▶ Assigned task
Beginning with the line that has "Countryside Villa with" and ending with the line that has "nancy drew: the captive curse screenshots 2", retype the entries below exactly, except for the pictures.

▶ Given records
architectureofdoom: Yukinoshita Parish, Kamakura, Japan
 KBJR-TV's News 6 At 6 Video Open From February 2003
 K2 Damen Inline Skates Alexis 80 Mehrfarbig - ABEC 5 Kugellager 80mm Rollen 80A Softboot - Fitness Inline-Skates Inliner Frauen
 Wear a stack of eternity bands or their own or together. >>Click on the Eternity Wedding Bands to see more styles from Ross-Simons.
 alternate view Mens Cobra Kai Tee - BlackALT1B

...

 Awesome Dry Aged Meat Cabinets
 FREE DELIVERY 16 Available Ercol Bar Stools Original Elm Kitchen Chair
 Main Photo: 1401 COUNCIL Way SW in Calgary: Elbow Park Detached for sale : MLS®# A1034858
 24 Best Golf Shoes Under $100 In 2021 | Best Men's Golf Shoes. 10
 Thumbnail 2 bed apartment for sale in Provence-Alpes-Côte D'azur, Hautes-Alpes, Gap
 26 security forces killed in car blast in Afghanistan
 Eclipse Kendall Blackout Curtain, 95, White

==

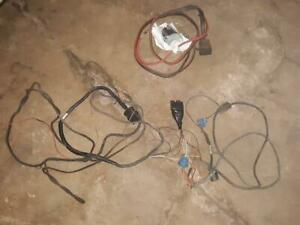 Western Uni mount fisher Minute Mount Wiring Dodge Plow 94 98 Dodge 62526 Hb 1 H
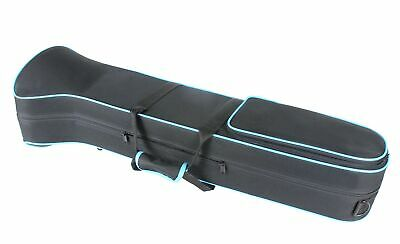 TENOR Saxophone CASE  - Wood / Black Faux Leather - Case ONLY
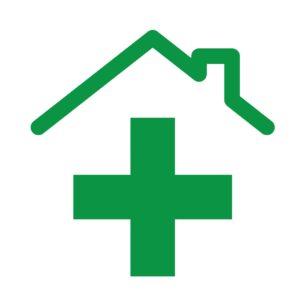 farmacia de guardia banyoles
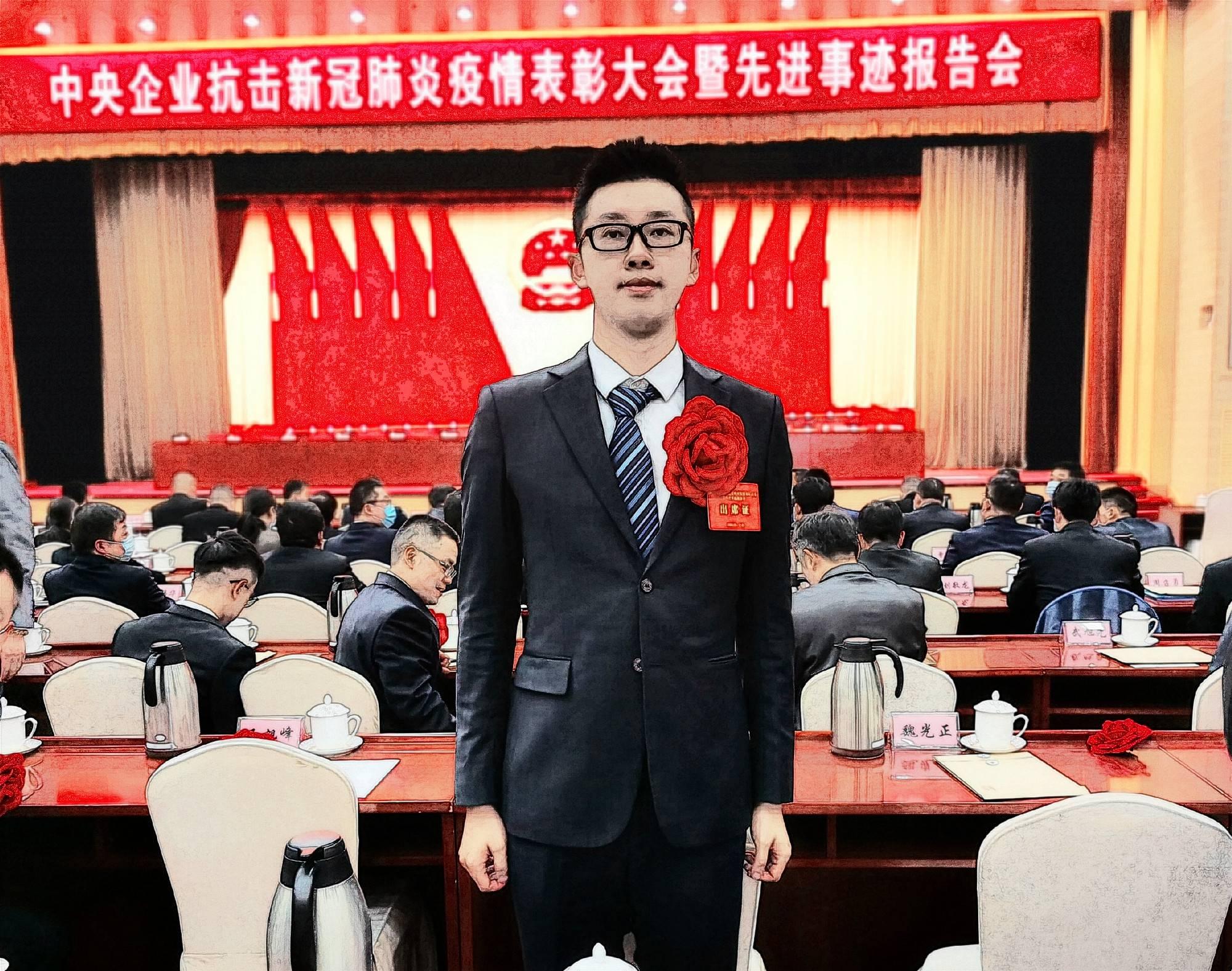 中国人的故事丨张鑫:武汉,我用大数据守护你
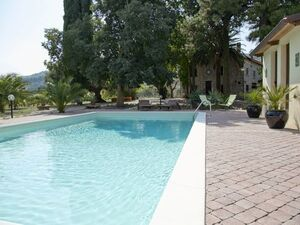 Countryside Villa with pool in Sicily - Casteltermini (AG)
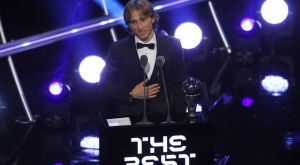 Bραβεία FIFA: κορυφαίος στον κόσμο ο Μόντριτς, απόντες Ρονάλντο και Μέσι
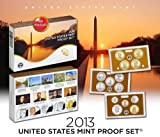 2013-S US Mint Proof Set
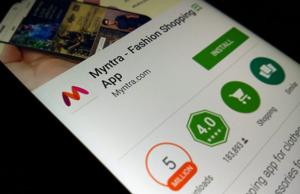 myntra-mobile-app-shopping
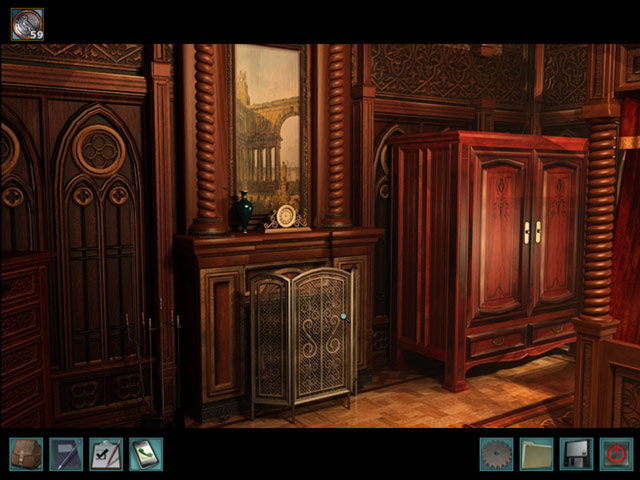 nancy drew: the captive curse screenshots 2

▶ Reply
 Countryside Villa with pool in Sicily - Casteltermini (AG)
 Bραβεία FIFA: κορυφαίος στον κόσμο ο Μόντριτς, απόντες Ρονάλντο και Μέσι
 2013-S US Mint Proof Set
 myntra-mobile-app-shopping
 nancy drew: the captive curse screenshots 2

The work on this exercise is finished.